Baked Asparagus Fries by SpoonForkBacon
Baked Asparagus Fries – by SpoonForkBacon
Apparently Asparagus Fries are big news, but I had never heard of them until I saw this recipe and instantly wanted to try them. Jenny and Teri at SpoonForkBacon have a beautiful looking version, and their three dipping sauces (bleu cheese sauce, sun dried tomato jam, roasted garlic lemon aioli) sound amazing, although mere mortals like myself might stick with making just one.

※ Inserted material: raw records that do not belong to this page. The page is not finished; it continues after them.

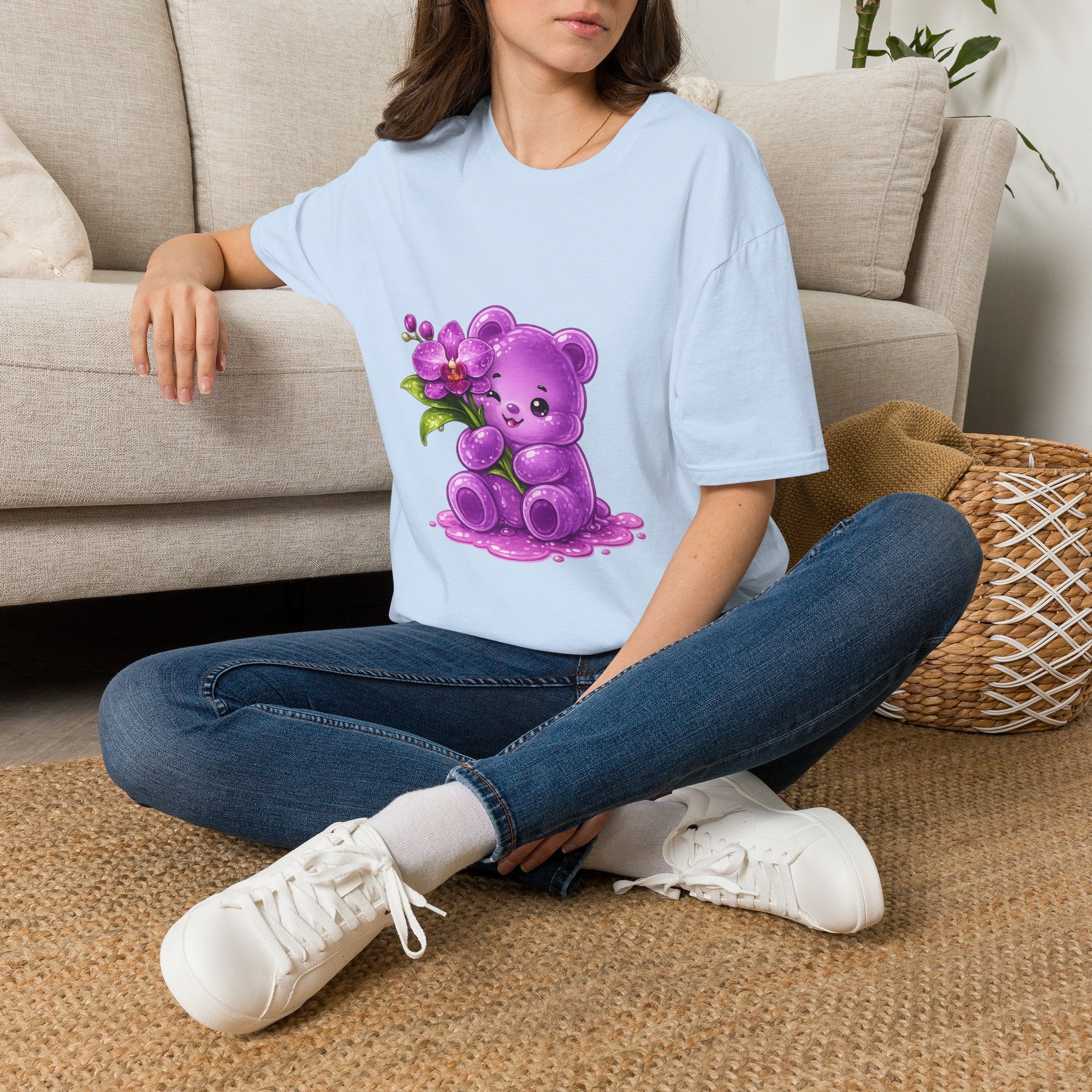 Beautiful Orchid, Purple Oozy Bear Floral Special Gummy Friend- Graphic Shirt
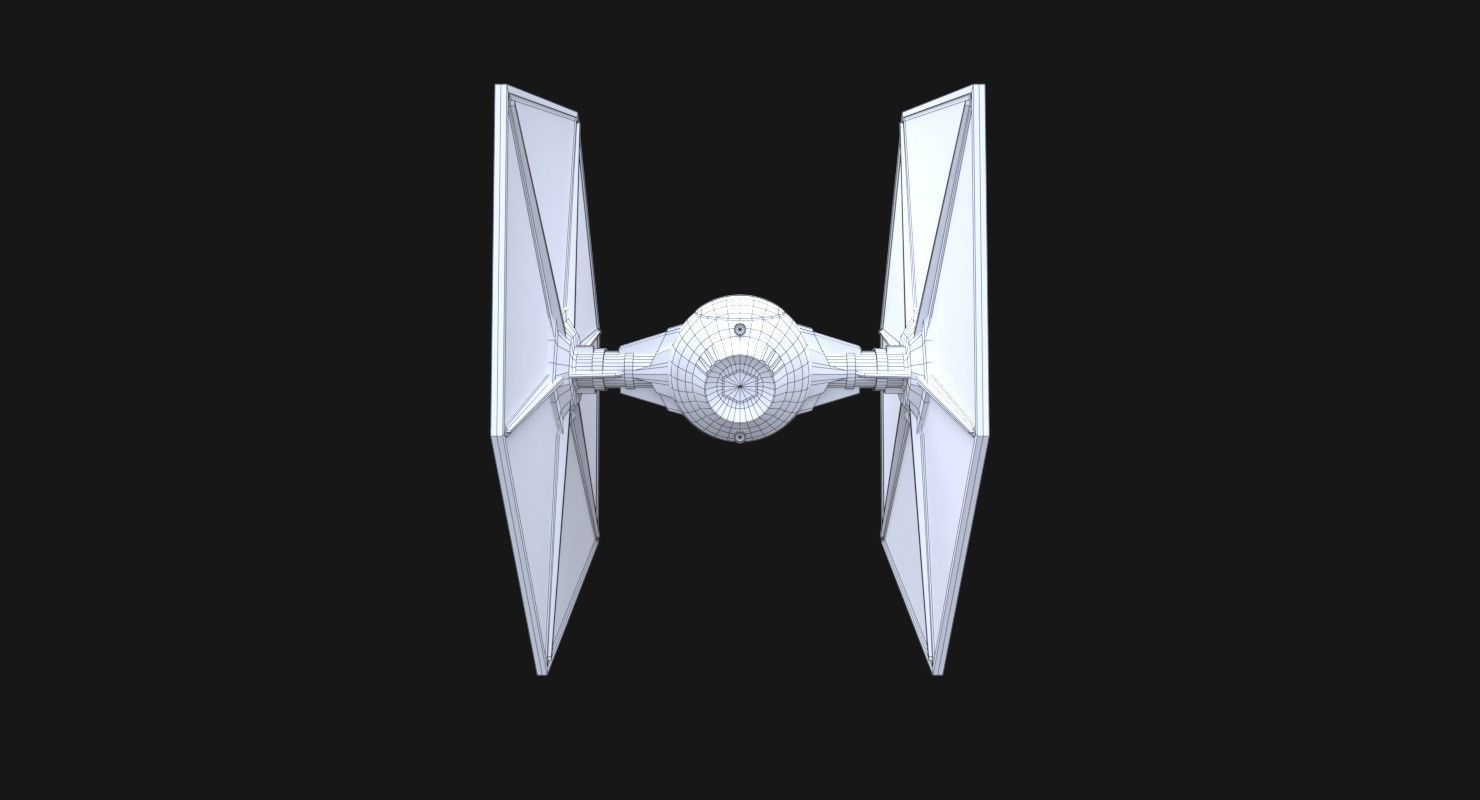 TIE-fo space superiority fighter Low-poly 3D model_14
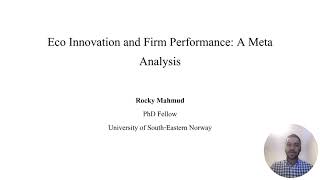 Conference Paper  Metaanalysis of ecoinnovation and firm performance  AHFE 2023 [upl. by Starr]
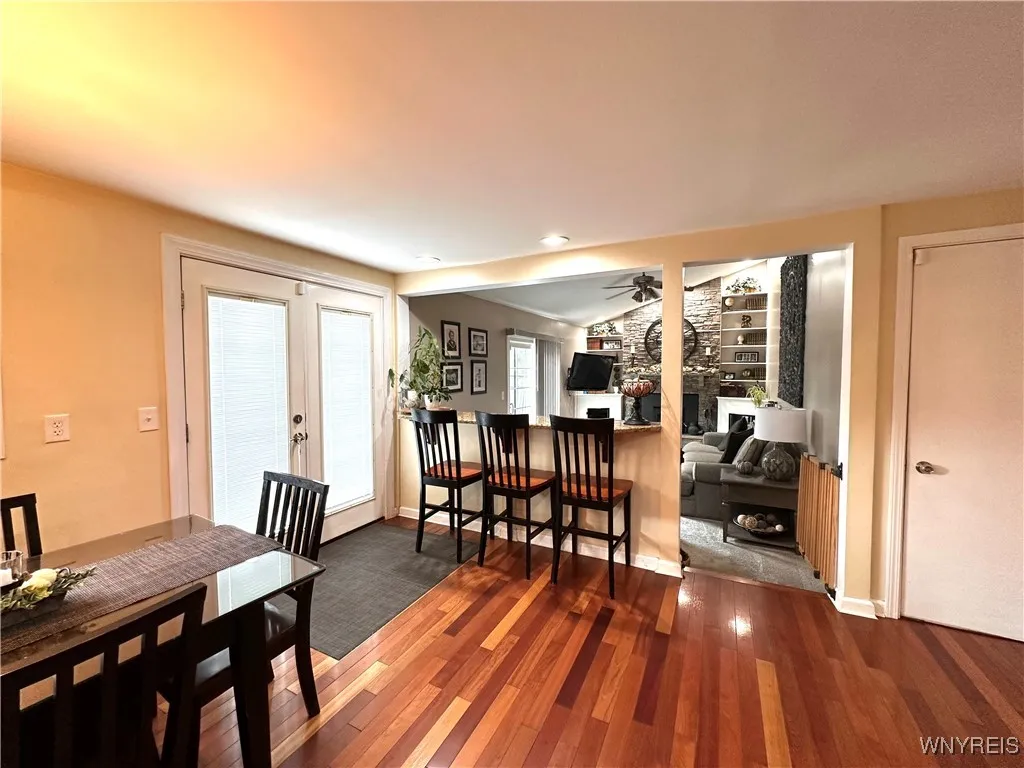 Granite bar overlooking family room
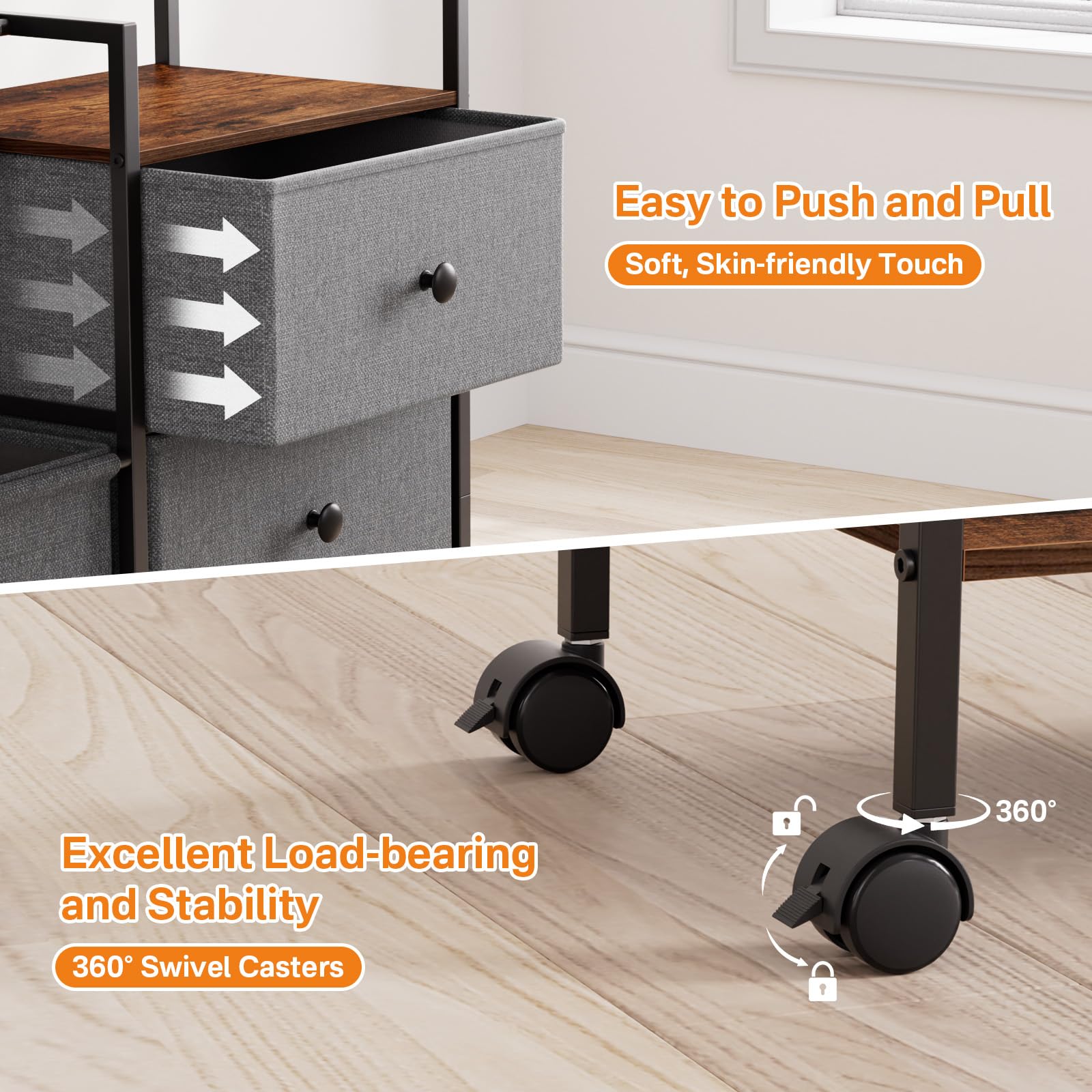 Baby Diaper Caddy Organizer Cart with Wheels and Drawers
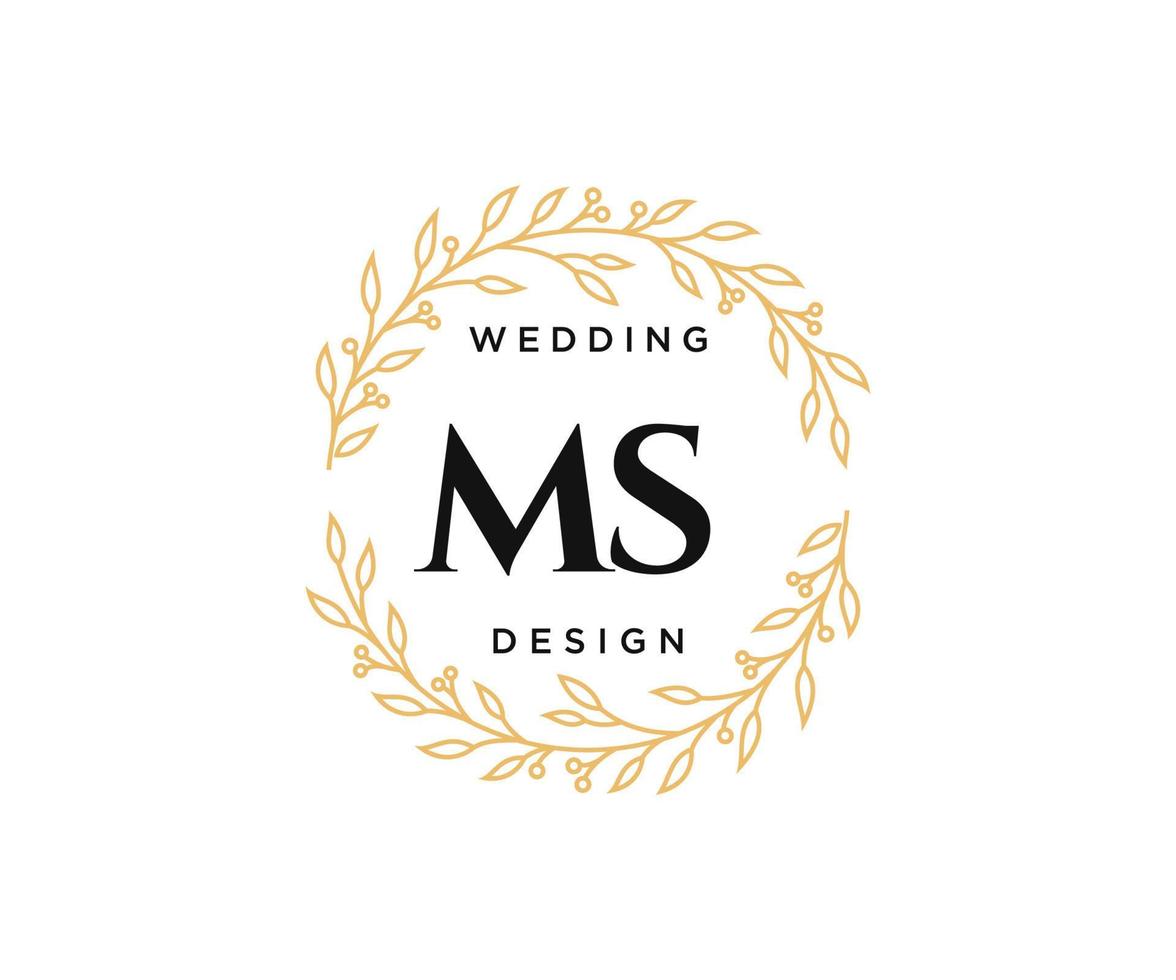 Colección de logotipos de monograma de boda con letras iniciales ms, plantillas florales y minimalistas modernas dibujadas a mano para tarjetas de invitación, guardar la fecha, identidad elegante para restaurante, boutique, café en vector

The crux of the recipe is to dredge each spear with flour, dip in an egg wash, and then coat with panko bread crumbs and crushed almonds. Add a light coating of cooking spray and some salt and pepper for flavor, then bake until golden brown. The real question is which dipping sauce to try; I’m torn between the ailoi and the bleu cheese sauce. Take a look at the great photos at SpoonForkBacon and let me know which sauce you think looks tastiest.
We’ve looked at three interesting and tasty takes on baked or roasted asparagus. Does one of these seem the most appealing to you, or do you know of an even better recipe I missed?